▸ 文本片段:
刘少伟, 米超, 贺德印,等.三软厚煤层工作面回采巷道超前“卸-支”协同围岩控制技术及应用[J].河南理工大学学报（自然科学版）,2026,45(2):76-85.

LIU S W, MI C, HE D Y,et al.Surrounding rock control technology and its application based on synergistic roof cutting and support in advanced mining roadways of thick coal seams under three-soft conditions[J].Journal of Henan Polytechnic University(Natural Science) ,2026,45(2):76-85.

三软厚煤层工作面回采巷道超前“卸-支”协同围岩控制技术及应用

刘少伟1,2, 米超1, 贺德印1, 李小鹏1

1.河南理工大学 能源科学与工程学院，河南 焦作  454003；2.煤炭安全生产与清洁高效利用省部共建协同创新中心，河南 焦作  454003

摘要: 目的 为了解决三软厚煤层工作面开采过程中回采巷道超前支护区域围岩应力集中、超前支护工序繁琐且效果差、工作面推进缓慢等问题，开展三软厚煤层工作面回采巷道超前“卸-支”协同围岩控制技术及应用研究。  方法 以赵家寨煤矿12203工作面胶带运输巷为研究背景，利用数值模拟结合现场工业性试验，分析工作面回采巷道超前支护区域围岩应力集中程度影响因素，研究最佳切顶方案和超前锚索补强支护方案。 结果 结果表明，工作面超前和侧向支承压力与回采巷道开挖形成的侧向支承压力叠加，对回采巷道超前支护区域围岩应力集中程度影响显著。数值模拟证明了切顶能够从回采巷道围岩应力转移、改变采场荷载分布情况、卸压3个方面有效改善回采巷道超前支护区域围岩应力集中。最终确定切顶角10°、切顶深度18 m为最佳方案，同时明确了最佳超前锚索补强支护方案。在赵家寨煤矿12203工作面胶带运输巷开展“卸-支”协同技术现场应用试验，回采巷道超前支护区域浅部围岩应力集中程度得到有效缓解，取消了工作面回采巷道超前被动支护，保证了巷道安全生产。 结论 回采巷道超前“卸-支”协同围岩控制技术能够有效卸压、补强支护，保障回采巷道安全稳定的同时，又保证工作面安全快速回采，可为同类三软厚煤层回采巷道围岩控制提供有效技术参考。

▸ 工作数据:
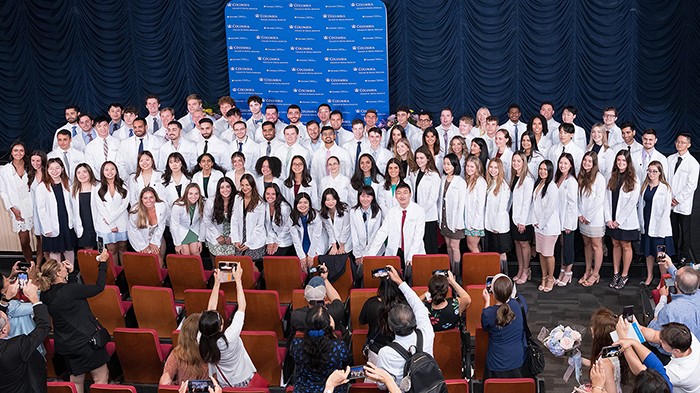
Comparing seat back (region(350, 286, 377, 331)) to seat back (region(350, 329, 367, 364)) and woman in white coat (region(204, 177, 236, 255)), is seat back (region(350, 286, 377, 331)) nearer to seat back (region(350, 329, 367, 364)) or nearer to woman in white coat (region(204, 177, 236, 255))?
seat back (region(350, 329, 367, 364))

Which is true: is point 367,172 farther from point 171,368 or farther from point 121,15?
point 121,15

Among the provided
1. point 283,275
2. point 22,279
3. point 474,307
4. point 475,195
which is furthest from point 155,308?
point 475,195

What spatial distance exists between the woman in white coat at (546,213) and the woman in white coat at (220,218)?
3.46 meters

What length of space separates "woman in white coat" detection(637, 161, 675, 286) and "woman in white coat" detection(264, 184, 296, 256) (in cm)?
408

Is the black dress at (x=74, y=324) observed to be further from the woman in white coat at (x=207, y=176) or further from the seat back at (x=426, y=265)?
the seat back at (x=426, y=265)

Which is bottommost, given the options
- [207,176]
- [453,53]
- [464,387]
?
[464,387]

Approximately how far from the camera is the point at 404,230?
29.7 ft

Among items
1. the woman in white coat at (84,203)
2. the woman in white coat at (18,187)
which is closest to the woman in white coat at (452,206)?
the woman in white coat at (84,203)

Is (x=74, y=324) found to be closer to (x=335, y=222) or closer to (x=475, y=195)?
(x=335, y=222)

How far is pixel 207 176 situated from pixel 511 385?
5.05m

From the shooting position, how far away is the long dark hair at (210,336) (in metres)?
5.95

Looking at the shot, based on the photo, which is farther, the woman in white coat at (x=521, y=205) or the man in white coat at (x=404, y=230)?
the woman in white coat at (x=521, y=205)

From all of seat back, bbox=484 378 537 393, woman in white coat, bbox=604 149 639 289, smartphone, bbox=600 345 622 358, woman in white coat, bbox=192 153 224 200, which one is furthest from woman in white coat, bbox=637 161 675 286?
woman in white coat, bbox=192 153 224 200

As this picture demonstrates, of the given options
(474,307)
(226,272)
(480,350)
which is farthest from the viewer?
(474,307)
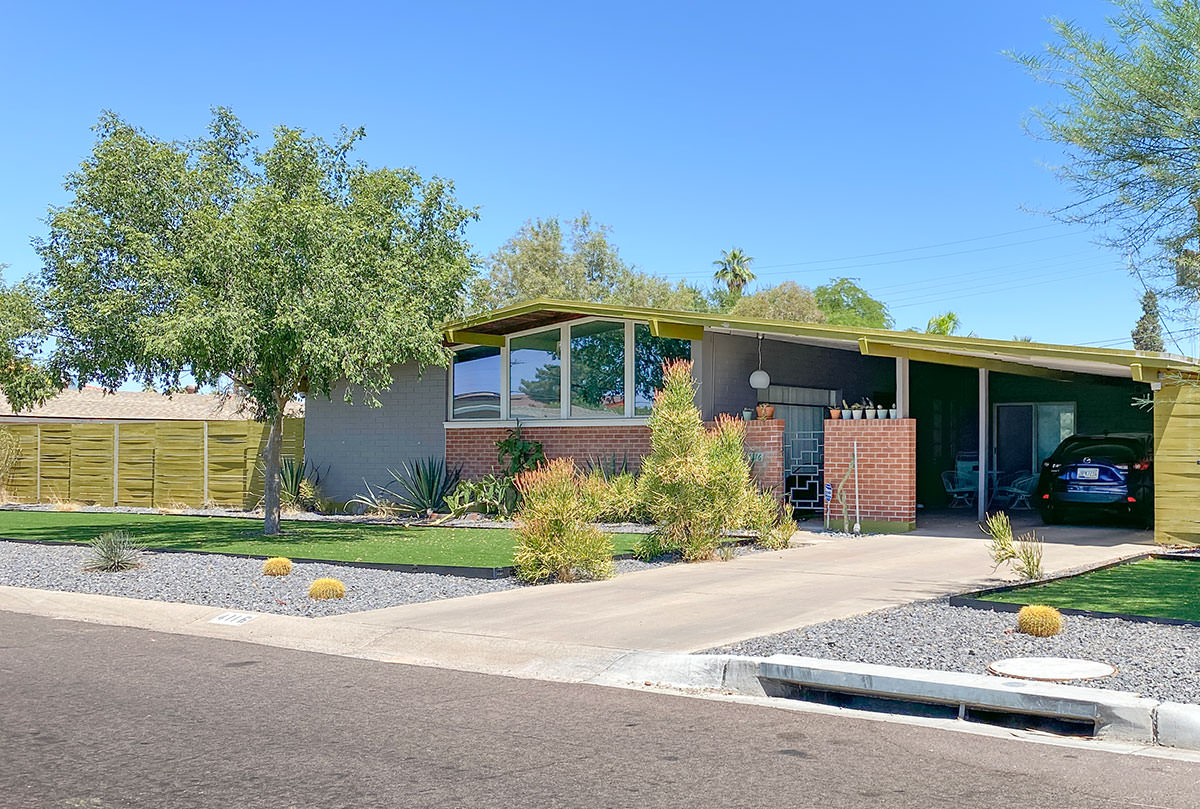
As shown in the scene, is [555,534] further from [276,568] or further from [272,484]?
[272,484]

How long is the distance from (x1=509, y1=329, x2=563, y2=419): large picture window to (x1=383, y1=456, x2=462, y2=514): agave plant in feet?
6.22

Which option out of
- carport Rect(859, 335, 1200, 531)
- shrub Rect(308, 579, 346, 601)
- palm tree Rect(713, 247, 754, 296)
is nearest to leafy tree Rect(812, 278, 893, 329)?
palm tree Rect(713, 247, 754, 296)

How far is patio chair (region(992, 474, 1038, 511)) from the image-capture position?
21.3m

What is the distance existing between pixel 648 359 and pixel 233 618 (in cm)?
1004

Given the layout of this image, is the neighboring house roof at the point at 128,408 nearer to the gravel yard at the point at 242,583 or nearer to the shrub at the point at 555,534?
the gravel yard at the point at 242,583

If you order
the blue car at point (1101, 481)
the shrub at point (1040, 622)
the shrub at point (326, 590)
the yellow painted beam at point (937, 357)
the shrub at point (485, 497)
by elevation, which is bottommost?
the shrub at point (326, 590)

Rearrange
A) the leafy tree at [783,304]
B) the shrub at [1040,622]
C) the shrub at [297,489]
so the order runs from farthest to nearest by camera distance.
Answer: the leafy tree at [783,304], the shrub at [297,489], the shrub at [1040,622]

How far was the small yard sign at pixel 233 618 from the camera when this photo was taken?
10.5m

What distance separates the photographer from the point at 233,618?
1067 cm

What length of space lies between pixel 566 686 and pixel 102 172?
1254 cm

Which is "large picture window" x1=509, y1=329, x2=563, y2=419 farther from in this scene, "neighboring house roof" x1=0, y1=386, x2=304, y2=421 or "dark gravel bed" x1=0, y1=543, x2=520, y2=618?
"neighboring house roof" x1=0, y1=386, x2=304, y2=421

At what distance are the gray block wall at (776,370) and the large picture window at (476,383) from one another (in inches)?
181

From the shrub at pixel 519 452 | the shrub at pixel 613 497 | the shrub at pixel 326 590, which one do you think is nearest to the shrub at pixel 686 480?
the shrub at pixel 613 497

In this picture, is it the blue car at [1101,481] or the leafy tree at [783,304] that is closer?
the blue car at [1101,481]
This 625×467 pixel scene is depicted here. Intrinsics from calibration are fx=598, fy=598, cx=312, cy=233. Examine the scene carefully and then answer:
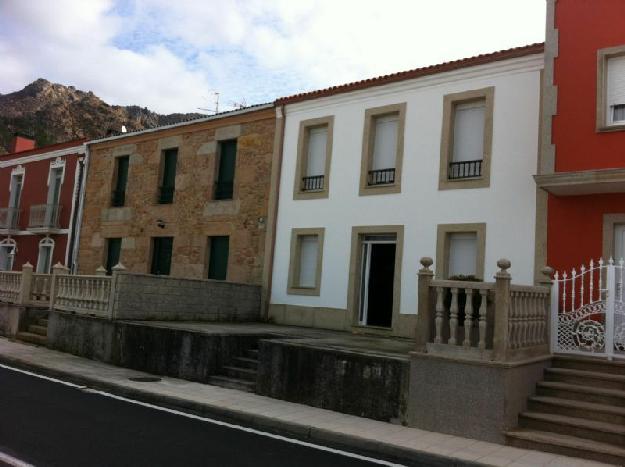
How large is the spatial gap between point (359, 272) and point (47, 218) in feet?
46.2

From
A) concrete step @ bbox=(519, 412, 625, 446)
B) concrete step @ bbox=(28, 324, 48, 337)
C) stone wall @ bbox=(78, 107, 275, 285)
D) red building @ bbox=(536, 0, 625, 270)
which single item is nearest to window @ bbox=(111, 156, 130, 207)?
stone wall @ bbox=(78, 107, 275, 285)

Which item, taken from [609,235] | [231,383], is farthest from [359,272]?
[609,235]

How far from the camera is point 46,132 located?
52969mm

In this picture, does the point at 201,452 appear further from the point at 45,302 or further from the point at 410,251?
the point at 45,302

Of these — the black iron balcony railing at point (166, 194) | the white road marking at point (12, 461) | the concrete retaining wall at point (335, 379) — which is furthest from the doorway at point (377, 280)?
the white road marking at point (12, 461)

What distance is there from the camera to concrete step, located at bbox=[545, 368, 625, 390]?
7921 mm

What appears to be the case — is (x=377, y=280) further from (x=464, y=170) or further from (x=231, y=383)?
(x=231, y=383)

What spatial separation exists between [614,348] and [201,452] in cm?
621

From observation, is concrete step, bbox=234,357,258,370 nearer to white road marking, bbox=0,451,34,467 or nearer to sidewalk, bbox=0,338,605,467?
sidewalk, bbox=0,338,605,467

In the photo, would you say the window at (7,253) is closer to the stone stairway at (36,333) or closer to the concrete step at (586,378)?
the stone stairway at (36,333)

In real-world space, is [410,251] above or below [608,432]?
above

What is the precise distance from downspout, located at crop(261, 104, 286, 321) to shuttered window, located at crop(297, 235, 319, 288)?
0.84 metres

▸ 练习要求:
1 > 根据这段摘要回答：
(a) 研究以哪个煤矿、哪个工作面的哪条巷道为背景？
(b) 最终确定的最佳切顶角和切顶深度各是多少？
(c) 这篇文章发表在哪份期刊上？
2 > 从条目中含有"In the photo, would"的那一行开始，一直到条目末尾，把"concrete step"替换成"stone bench"，其他内容保持不变，只写出这几行。

▸ 练习答案:
1 >
(a) 赵家寨煤矿12203工作面胶带运输巷。
(b) 切顶角10°，切顶深度18 m。
(c) 《河南理工大学学报（自然科学版）》。

2 >
In the photo, would you say the window at (7,253) is closer to the stone stairway at (36,333) or closer to the stone bench at (586,378)?
the stone stairway at (36,333)

In real-world space, is [410,251] above or below [608,432]?
above

What is the precise distance from downspout, located at crop(261, 104, 286, 321) to shuttered window, located at crop(297, 235, 319, 288)?
0.84 metres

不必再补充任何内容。